* _AIM OF THE TASK_
Repeat exactly, and only, the lines below starting at the line that contains "[camera trap, expert-labeled]" and ending at the line that contains "common name: raccoon", inclusive of both.

* _RAW DATA_
■ ■ ■ ■

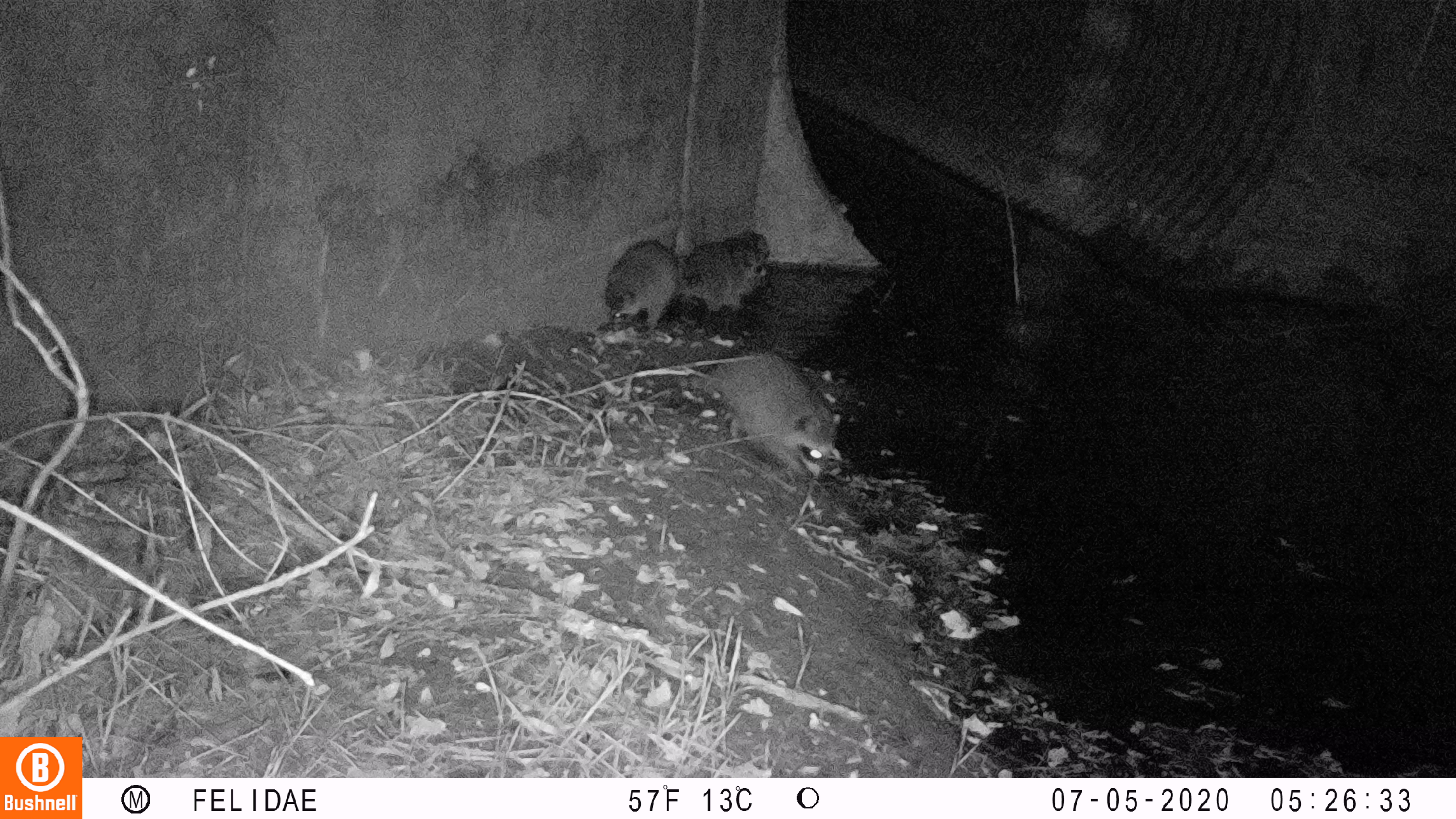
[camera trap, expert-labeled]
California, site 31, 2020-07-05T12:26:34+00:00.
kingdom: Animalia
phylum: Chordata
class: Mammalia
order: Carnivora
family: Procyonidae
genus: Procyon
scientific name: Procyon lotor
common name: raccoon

■ ■ ■ ■

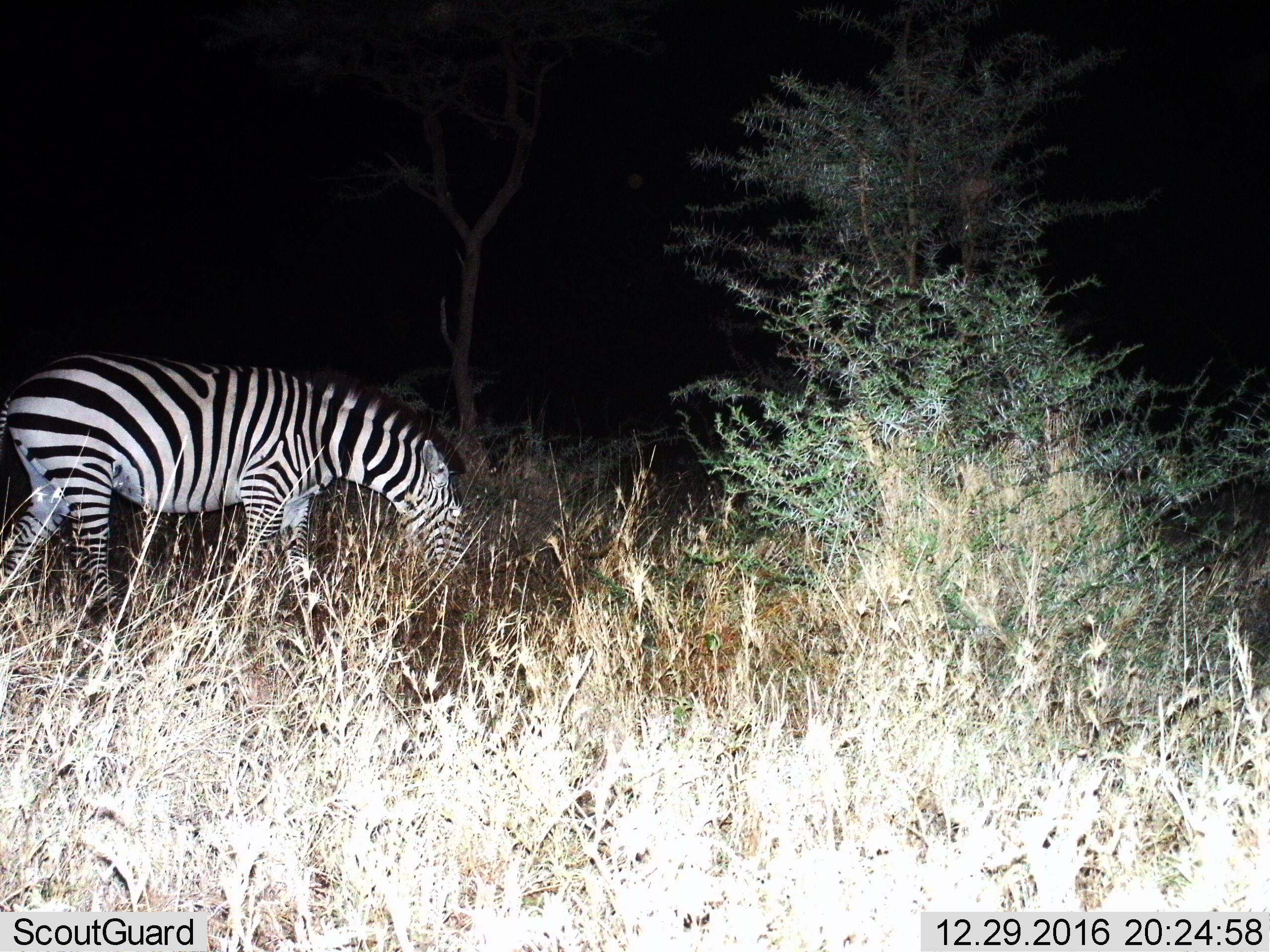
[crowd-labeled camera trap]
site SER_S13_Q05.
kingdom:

■ ■ ■ ■

* _WRITTEN ANSWER_
[camera trap, expert-labeled]
California, site 31, 2020-07-05T12:26:34+00:00.
kingdom: Animalia
phylum: Chordata
class: Mammalia
order: Carnivora
family: Procyonidae
genus: Procyon
scientific name: Procyon lotor
common name: raccoon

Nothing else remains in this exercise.